Con todo, debemos ser almas de
oración continua, en medio del trabajo, hablando con nuestras amistades,
al lado de nuestra familia, haciendo de la vida cotidiana aparentemente sin
brillo una sinfonía espiritual exultante.
Desde hace dos mil años Jesús nos espera en el Sagrario, para contarle
nuestras cosas, lo que va y lo que no funciona. También nos espera en la Eucaristía, para que comulguemos frecuentemente y
mantener el latido contemplativo saludable.

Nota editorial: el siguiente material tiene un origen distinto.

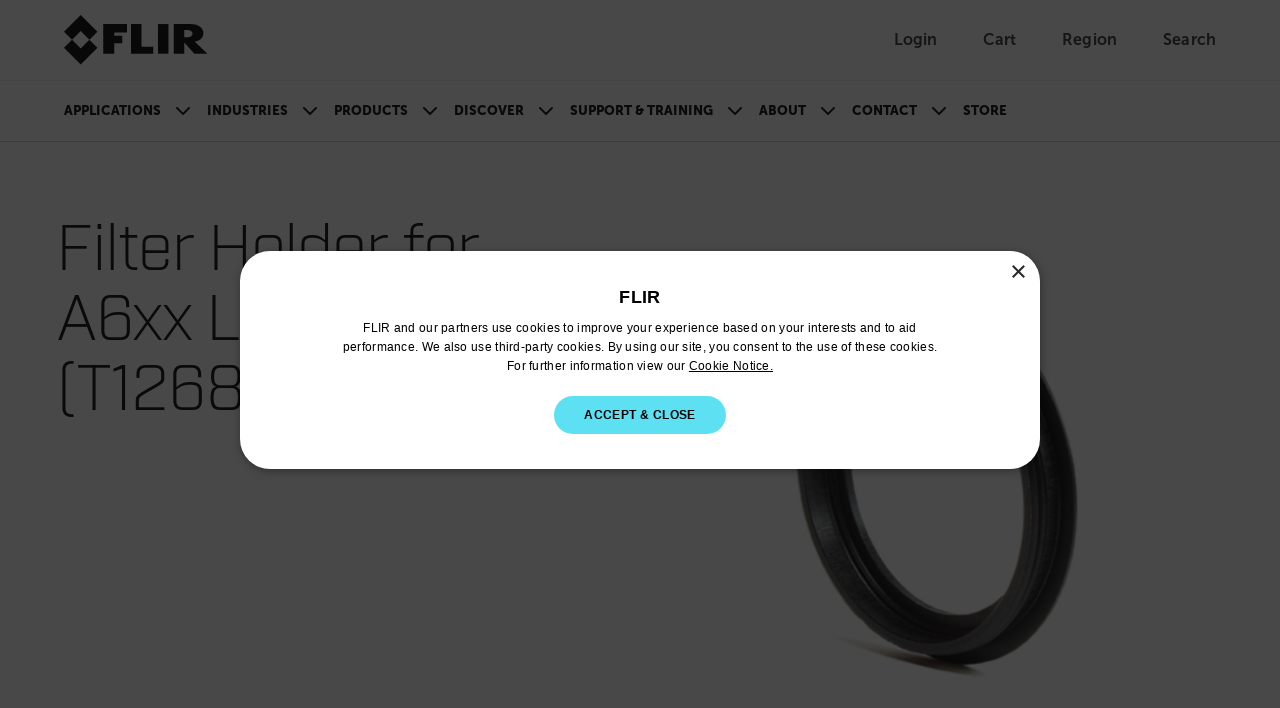

--- FILE ---
content_type: text/javascript
request_url: https://www.flir.com/js/catalog-navigation.DAhg89eP.js
body_size: 330
content:
var r=Object.defineProperty;var g=(e,i,t)=>i in e?r(e,i,{enumerable:!0,configurable:!0,writable:!0,value:t}):e[i]=t;var n=(e,i,t)=>g(e,typeof i!="symbol"?i+"":i,t);class d{constructor(){n(this,"navTabs");n(this,"sections");n(this,"navigationWall");this.navTabs=document.querySelectorAll(".catalog__navigation-link"),this.sections=document.querySelectorAll("section[data-navigation]"),this.navigationWall=document.querySelector(".catalog__navigation-wall"),this.init()}init(){this.setupScrollListener(),this.setupClickListeners(),this.updateActiveTab(),this.handleStickyNavigation()}setupScrollListener(){window.addEventListener("scroll",()=>{this.updateActiveTab(),this.handleStickyNavigation()})}setupClickListeners(){this.navTabs.forEach(i=>{i.addEventListener("click",t=>this.handleTabClick(t,i))})}handleStickyNavigation(){if(!this.navigationWall)return;this.navigationWall.getBoundingClientRect().top<=0?this.navigationWall.classList.add("catalog__navigation--stuck"):this.navigationWall.classList.remove("catalog__navigation--stuck")}updateActiveTab(){let i="";this.sections.forEach(t=>{const a=t.offsetTop;window.pageYOffset>=a-100&&(i=t.getAttribute("id")??"")}),this.navTabs.forEach(t=>{t.classList.remove("catalog__navigation-link--active"),t.removeAttribute("aria-current"),t.getAttribute("href")==="#"+i&&(t.classList.add("catalog__navigation-link--active"),t.setAttribute("aria-current","page"))})}handleTabClick(i,t){i.preventDefault();const a=t.getAttribute("href")?.substring(1);if(!a)return;const o=document.getElementById(a);if(o){const c=document.querySelector(".catalog__navigation")?.offsetHeight||0,l=o.offsetTop-c-20;window.scrollTo({top:l,behavior:"smooth"})}}}function s(){new d}document.readyState==="loading"?document.addEventListener("DOMContentLoaded",s):s();
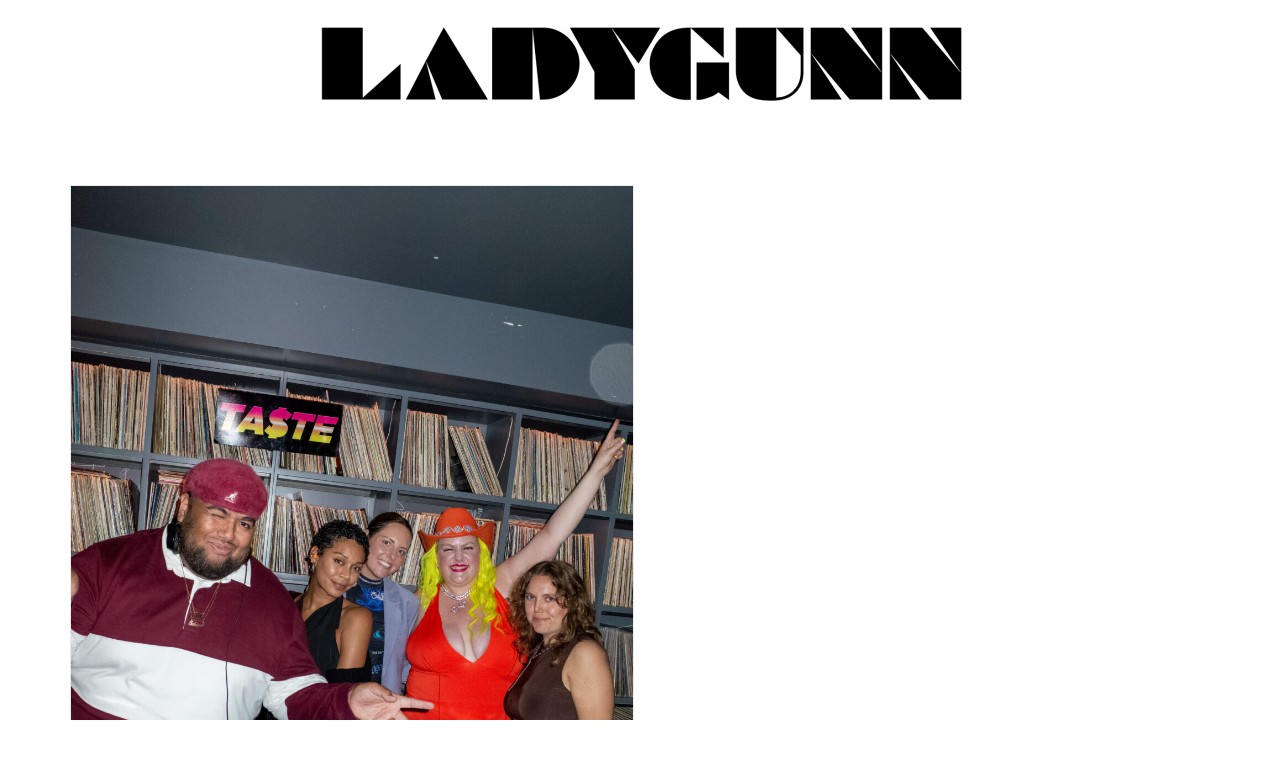

--- FILE ---
content_type: text/html; charset=utf-8
request_url: https://www.google.com/recaptcha/api2/aframe
body_size: 268
content:
<!DOCTYPE HTML><html><head><meta http-equiv="content-type" content="text/html; charset=UTF-8"></head><body><script nonce="mR-1R14jiRJI2UBmL2IR-Q">/** Anti-fraud and anti-abuse applications only. See google.com/recaptcha */ try{var clients={'sodar':'https://pagead2.googlesyndication.com/pagead/sodar?'};window.addEventListener("message",function(a){try{if(a.source===window.parent){var b=JSON.parse(a.data);var c=clients[b['id']];if(c){var d=document.createElement('img');d.src=c+b['params']+'&rc='+(localStorage.getItem("rc::a")?sessionStorage.getItem("rc::b"):"");window.document.body.appendChild(d);sessionStorage.setItem("rc::e",parseInt(sessionStorage.getItem("rc::e")||0)+1);localStorage.setItem("rc::h",'1765150764137');}}}catch(b){}});window.parent.postMessage("_grecaptcha_ready", "*");}catch(b){}</script></body></html>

Asimismo lo encontramos en el sacramento de la reconciliación, pidiéndole perdón por nuestras faltas,
animados por su infinita misericordia.
Por consiguiente, no podemos
seguir a Jesús unos instantes únicamente los domingos, quizá buscando la
misa más corta y orquestada para que nos sea más "amena", sin caer en
la cuenta de que el Sacrificio del Altar es el centro y razón de nuestra vida
cristiana.
Y porque Jesucristo habita en nosotros le debemos la más alta
consideración, pues sin Él nada podemos hacer.
Meditemos por un instante cuántos
minutos dedicamos al día en leer el Evangelio, en leer algún libro de lectura
espiritual, en leer documentos provenientes del Vaticano, o en estar informados
de las últimas noticias acerca del Santo Padre. Examinemos también
cuánto tiempo empleamos en nuestro apostolado, o en hacer obras de caridad.

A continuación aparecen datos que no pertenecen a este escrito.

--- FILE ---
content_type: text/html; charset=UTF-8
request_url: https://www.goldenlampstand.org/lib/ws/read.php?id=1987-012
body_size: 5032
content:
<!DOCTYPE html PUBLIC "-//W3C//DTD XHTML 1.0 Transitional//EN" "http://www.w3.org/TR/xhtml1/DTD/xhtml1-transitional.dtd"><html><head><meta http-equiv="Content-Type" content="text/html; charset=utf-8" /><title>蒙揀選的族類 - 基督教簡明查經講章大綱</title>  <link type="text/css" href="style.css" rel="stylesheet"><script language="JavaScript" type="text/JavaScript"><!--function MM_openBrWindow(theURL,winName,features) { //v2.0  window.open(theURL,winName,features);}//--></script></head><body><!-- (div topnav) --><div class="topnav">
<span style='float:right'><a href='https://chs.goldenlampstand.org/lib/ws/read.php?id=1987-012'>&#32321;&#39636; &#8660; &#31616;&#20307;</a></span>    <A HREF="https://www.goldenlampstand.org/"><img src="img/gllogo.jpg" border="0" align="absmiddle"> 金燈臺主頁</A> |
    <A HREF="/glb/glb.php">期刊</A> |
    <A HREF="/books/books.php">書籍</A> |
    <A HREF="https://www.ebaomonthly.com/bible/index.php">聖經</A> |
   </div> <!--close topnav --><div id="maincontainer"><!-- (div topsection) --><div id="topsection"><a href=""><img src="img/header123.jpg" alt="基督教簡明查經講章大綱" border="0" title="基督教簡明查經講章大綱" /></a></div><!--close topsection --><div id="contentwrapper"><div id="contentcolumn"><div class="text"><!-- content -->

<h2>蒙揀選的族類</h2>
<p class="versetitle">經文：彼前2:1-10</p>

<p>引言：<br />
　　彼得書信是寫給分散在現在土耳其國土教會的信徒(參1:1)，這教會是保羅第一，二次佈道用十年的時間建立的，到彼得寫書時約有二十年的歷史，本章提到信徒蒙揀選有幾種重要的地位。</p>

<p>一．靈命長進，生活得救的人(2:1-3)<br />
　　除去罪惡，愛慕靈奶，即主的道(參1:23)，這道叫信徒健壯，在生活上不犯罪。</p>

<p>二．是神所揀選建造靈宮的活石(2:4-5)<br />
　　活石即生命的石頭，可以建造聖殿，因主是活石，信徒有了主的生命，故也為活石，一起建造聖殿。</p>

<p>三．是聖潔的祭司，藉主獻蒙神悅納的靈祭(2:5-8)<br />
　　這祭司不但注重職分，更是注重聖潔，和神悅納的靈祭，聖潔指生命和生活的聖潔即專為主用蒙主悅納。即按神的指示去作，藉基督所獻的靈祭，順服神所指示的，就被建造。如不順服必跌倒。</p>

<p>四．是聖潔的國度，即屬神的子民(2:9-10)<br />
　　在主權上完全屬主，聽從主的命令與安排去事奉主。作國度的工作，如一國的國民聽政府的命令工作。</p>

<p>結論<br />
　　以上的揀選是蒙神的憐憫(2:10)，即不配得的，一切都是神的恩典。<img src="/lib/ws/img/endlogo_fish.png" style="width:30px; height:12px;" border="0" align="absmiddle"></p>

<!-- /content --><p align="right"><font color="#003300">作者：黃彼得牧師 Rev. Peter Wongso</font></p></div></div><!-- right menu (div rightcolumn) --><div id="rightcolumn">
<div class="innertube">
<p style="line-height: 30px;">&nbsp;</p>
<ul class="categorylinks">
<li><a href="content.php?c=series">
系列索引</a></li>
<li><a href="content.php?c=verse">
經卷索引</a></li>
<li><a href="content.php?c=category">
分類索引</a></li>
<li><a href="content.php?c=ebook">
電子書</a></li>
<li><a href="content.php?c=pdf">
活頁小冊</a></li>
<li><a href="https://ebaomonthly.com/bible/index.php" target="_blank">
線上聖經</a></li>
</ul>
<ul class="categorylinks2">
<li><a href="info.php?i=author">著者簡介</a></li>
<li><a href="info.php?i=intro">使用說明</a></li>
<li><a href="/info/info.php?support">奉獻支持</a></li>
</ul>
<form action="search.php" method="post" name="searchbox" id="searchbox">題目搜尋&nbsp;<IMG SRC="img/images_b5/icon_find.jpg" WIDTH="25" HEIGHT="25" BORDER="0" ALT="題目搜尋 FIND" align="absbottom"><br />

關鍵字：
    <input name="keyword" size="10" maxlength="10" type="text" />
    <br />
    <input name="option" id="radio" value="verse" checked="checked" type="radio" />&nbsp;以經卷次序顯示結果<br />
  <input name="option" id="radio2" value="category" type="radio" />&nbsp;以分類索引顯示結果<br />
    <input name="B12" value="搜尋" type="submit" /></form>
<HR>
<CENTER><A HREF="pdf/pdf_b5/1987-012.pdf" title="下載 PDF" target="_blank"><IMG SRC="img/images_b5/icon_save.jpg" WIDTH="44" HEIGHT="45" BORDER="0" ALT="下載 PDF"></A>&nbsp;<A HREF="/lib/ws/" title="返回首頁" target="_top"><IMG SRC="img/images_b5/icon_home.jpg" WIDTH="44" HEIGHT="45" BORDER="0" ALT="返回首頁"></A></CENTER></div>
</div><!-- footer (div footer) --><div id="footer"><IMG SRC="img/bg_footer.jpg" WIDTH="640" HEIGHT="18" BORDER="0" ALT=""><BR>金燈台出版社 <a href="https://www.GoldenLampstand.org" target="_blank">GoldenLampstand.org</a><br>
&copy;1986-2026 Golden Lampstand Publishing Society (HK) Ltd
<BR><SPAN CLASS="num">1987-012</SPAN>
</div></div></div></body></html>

No podemos excusarnos diciendo que no tenemos tiempo, aunque esa sea la
verdad, porque el Señor sí que tuvo tiempo para redimirnos en la Cruz,
obedeciendo en todo al Padre.
Seamos consecuentes al sabernos hijos de Dios, pues Él se desvela por
todos nosotros en quienes desde la eternidad piensa el momento justo en que
debemos aparecer en escena.
Nuestra gratitud por todo lo que recibimos y por aquello que no
poseemos, debe reflejarse
permanentemente a lo largo de nuestro recorrido, y una forma tangible de
llevarlo a cabo, no solamente los domingos, es demostrando que somos verdaderos
hijos de un mismo Padre en cada momento de nuestras vidas.